» Questions on the material:
1 > Decide whether each statement below agrees with the passage on data matrices, answering yes or no and quoting the words of the passage that settle it.
(a) A new variable can be recorded by adding another column.
(b) The mortgage, persons, sa2_name and year variables are all alike in every respect.
(c) Busselton has a prop_units value of High.
2 > Write the next few sentences of the passage on data matrices, picking up right after its final sentence.

» Passage provided:
'''
Data matrices are a convenient way to record and store data. If another individual or case is added to the data set, an additional row can be easily added. Similarly, another column can be added for a new variable.
Census2016_wide_by_SA2_year
data set5. This data set includes information about each SA2: its name, the state where it resides, its population in 2006,2011 and 2016 and many other characteristics. How might these data be organized in a data matrix? Reminder: look in the footnotes for answers to in-text exercises.6
sa2_code | sa2_name | persons | prop_units | mortgage | income |
---|---|---|---|---|---|
501011001 | Augusta | 5431 | Mid | 21600 | 61672 |
501011002 | Busselton | 26334 | Low | 21600 | 62296 |
501011003 | Busselton Region | 10280 | Low | 24000 | 83876 |
501011004 | Margaret River | 8830 | Low | 20796 | 70408 |
501021005 | Australind - Leschenault | 17592 | Mid | 22644 | 87620 |
501021007 | Capel | 5195 | Mid | 20796 | 71864 |
501021008 | College Grove - Carey Park | 6746 | Low | 18204 | 55796 |
501021009 | Collie | 8798 | Low | 18204 | 60164 |
501021010 | Dardanup | 3142 | Low | 24000 | 85020 |
501021011 | Davenport | 9 | Low | 0 | 136500 |
501021012 | Eaton - Pelican Point | 11756 | Low | 21840 | 80652 |
2.2.1 Types of variables
Examine the \(\texttt{mortgage}\) , \(\texttt{persons}\) , \(\texttt{sa2}\_\texttt{name}\) , and \(\texttt{year}\) variables in the Census2016_wide_by_SA2_year
data set. Each of these variables is inherently different from the other three yet many of them share certain characteristics.
'''
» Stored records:
'''
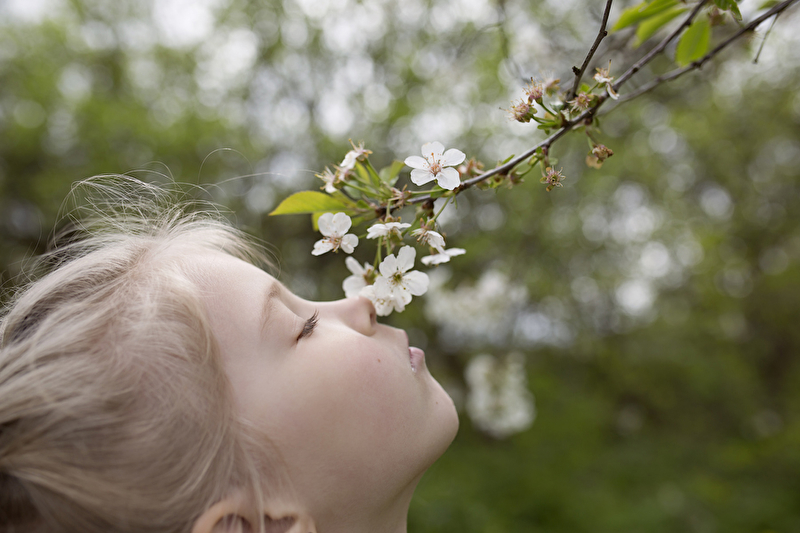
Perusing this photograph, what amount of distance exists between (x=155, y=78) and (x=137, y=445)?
4.96 metres

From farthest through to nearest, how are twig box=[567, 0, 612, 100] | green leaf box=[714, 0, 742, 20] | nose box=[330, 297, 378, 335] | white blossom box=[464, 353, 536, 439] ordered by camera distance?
white blossom box=[464, 353, 536, 439]
nose box=[330, 297, 378, 335]
green leaf box=[714, 0, 742, 20]
twig box=[567, 0, 612, 100]

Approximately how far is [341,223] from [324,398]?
0.29 meters

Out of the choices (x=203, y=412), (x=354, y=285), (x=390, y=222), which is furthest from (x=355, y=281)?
(x=203, y=412)

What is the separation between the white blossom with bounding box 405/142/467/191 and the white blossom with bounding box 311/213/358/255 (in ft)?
0.49

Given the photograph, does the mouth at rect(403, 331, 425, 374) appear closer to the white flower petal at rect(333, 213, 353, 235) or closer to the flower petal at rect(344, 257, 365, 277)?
'''
» Answers to the problems:
1 >
(a) Yes: "another column can be added for a new variable."
(b) No: "Each of these variables is inherently different from the other three"
(c) No: "Busselton | 26334 | Low"

2 >
First consider \(\texttt{mortgage}\) which is said to be a numerical variable since it can take a wide range of numerical values, and it is sensible to add, subtract, or take averages with those values. On the other hand, we would not classify a variable reporting telephone area codes as numerical since their average, sum, and difference have no clear meaning.
The \(\texttt{persons}\) variable is also numerical, although it seems to be a little different than \(\texttt{mortgage}\). This variable of the population count can only take whole non-negative numbers \((0,1,2,\ldots)\). For this reason, the population variable is said to be discrete since it can only take numerical values with jumps. On the other hand, the \(\texttt{mortgage}\) variable is said to be continuous.
The variable \(\texttt{sa2}\_\texttt{name}\) can take up to 2240 values as these are one level of the statistical areas into which Australia can be divided. Because the responses themselves are categories, \(\texttt{sa2}\_\texttt{name}\) is called a categorical variable, and the possible values are called the variable’s levels.
Finally, consider the \(\texttt{prop}\_\texttt{units}\) variable, which describes the proportion of dwellings in the area that are units or flats and takes values \(\texttt{Low}\), \(\texttt{Mid}\), or \(\texttt{High}\) in area. This variable seems to be a hybrid: it is a categorical variable but the levels have a natural ordering. A variable with these properties is called an ordinal variable, while a regular categorical variable without this type of special ordering is called a nominal variable. To simplify analyses, any ordinal variables in this book will be treated as categorical variables.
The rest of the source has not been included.